Technical Communication

27 peer-reviewed publications including SC21 Best Paper and SC25 Distinguished Paper. SC25 Proceedings Vice Chair. Regular speaker at SC, ISC, and SMC conferences on HPC operations and AI systems.

Technical Writing

Author of research that established “Operational Data Analytics” as a recognized HPC subfield. Publications span storage systems, energy efficiency, digital twins, and AI for scientific computing.

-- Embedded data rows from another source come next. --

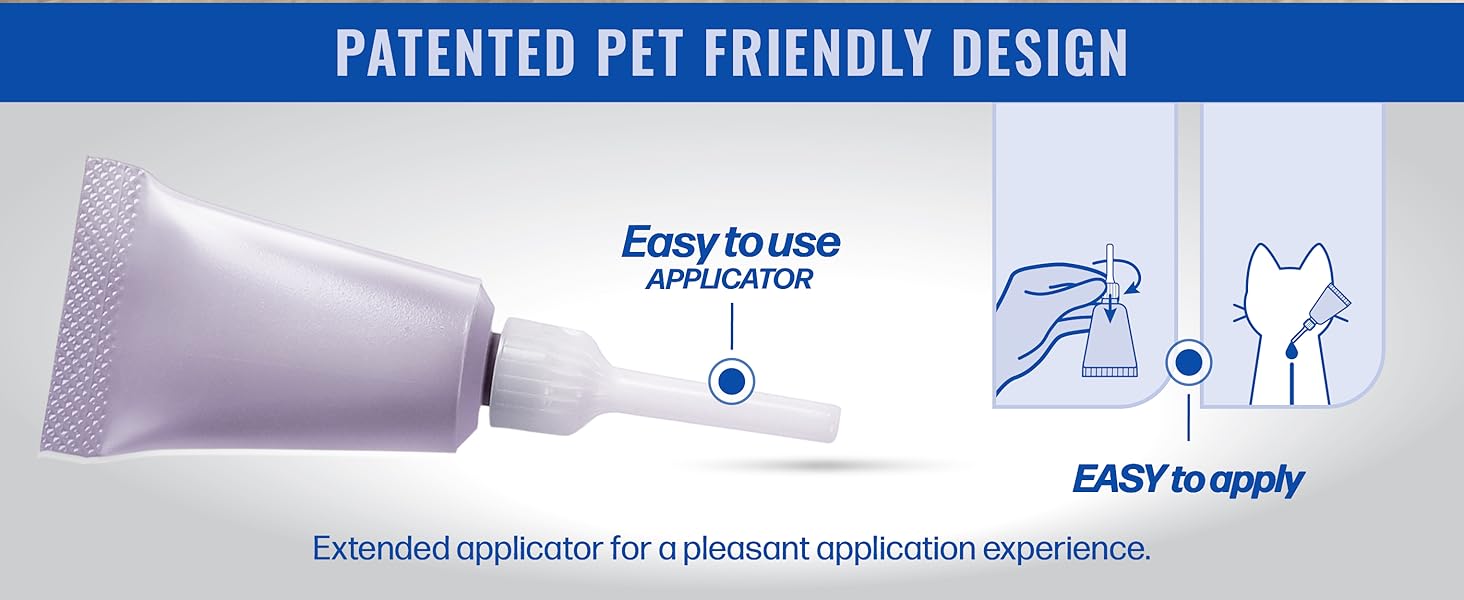 PATENTED PET FRIENDLY DESIGN

Easy to use
APPLICATOR

EASY to apply

Extended applicator for a pleasant application experience.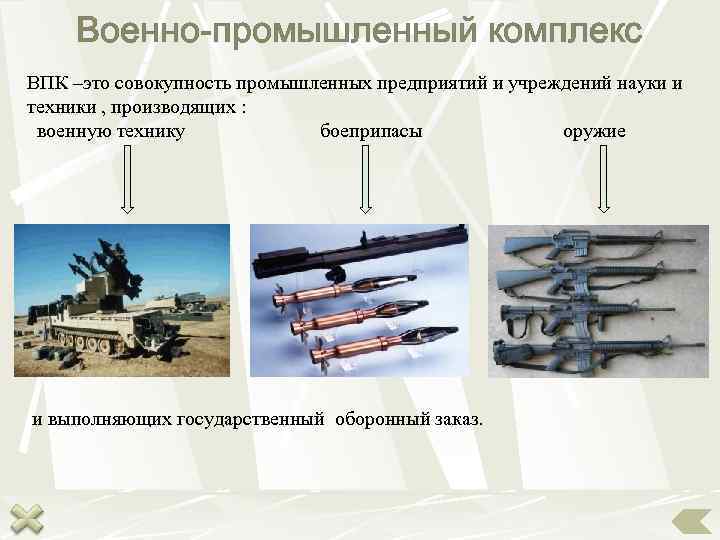 Военно-промышленный комплекс

ВПК –это совокупность промышленных предприятий и учреждений науки и техники , производящих :

военную технику

боеприпасы

оружие

и выполняющих государственный оборонный заказ.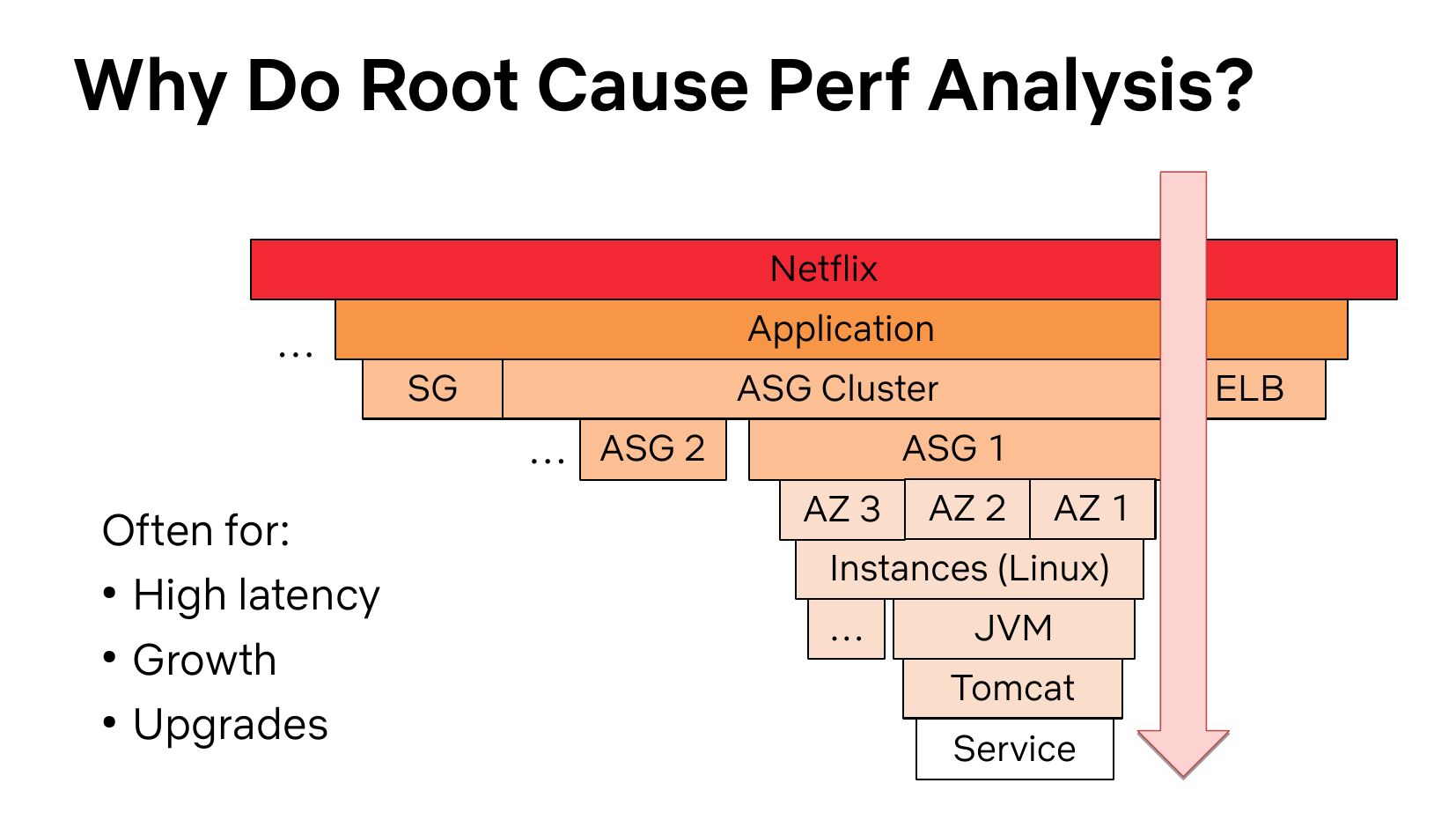 Why Do Root Cause Perf Analysis?

Netflix
…
Application
SG
ASG Cluster
ELB
…
ASG 2
ASG 1
AZ 3
AZ 2
AZ 1
Instances (Linux)
…
JVM
Tomcat
Service

Often for:
• High latency
• Growth
• Upgrades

Cross-Org Coordination & Community Building

Co-founded ODA community (now in major CFPs). Organized SC Birds-of-a-Feather sessions for 4 years. ExaDigiT collaboration spans 25+ institutions. Active in EE HPC WG and multiple PC roles.

Technical Skills
Python & Data Engineering

Python daily driver for 7+ years in production. Built 100 GiB/day Kafka/Spark pipelines for Frontier power monitoring. TB-scale analytics with Pandas/Dask. Test-driven development with pytest.

HPC & Systems

8+ years working on Summit/Frontier at ORNL. Led NVMe vendor evaluation for 4,600+ node deployment (5 vendors). System telemetry collection and analysis; deep knowledge of HPC system architecture, workloads, power delivery, and cooling behavior.

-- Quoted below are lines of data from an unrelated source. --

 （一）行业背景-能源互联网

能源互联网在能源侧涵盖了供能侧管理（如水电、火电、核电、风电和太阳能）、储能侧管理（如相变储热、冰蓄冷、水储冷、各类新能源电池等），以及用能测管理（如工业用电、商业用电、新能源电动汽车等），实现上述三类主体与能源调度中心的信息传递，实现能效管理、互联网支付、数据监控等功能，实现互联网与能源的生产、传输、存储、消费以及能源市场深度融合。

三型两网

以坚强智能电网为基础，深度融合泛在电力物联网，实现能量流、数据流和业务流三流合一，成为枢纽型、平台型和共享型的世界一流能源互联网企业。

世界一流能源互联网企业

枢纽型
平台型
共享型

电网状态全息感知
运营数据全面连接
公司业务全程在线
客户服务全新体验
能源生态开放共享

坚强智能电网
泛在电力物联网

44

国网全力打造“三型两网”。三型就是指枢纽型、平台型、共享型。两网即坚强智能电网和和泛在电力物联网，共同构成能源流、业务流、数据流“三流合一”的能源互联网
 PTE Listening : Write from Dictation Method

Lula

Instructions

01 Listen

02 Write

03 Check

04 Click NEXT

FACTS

Kubernetes & Infrastructure

Early Kubernetes adopter at ORNL (2018). GitLab CI/CD with runners on K8s and HPC. Production deployments: Redis, PostgreSQL, Kafka, MinIO, Apache Druid, Spark clusters.

AI/ML Systems

Production LLM agent systems with LangChain and Claude SDK. RAG pipelines with ChromaDB. Applied these to HPC operational analytics and report automation.

Monitoring & Telemetry

Prometheus/Grafana for HPC monitoring. Industrial telemetry (BACnet, Modbus) for facility systems. Built air-gapped telemetry bridge for secure data transfer. LD_PRELOAD instrumentation expertise.

Systems & Storage

Linux kernel I/O optimization for SSDs (2x IOPS, ATC'14). Led NVMe evaluation across 5 vendors. 91k LoC cross-platform C instrumentation framework. Production experience on Linux, AIX, HP-UX, Solaris.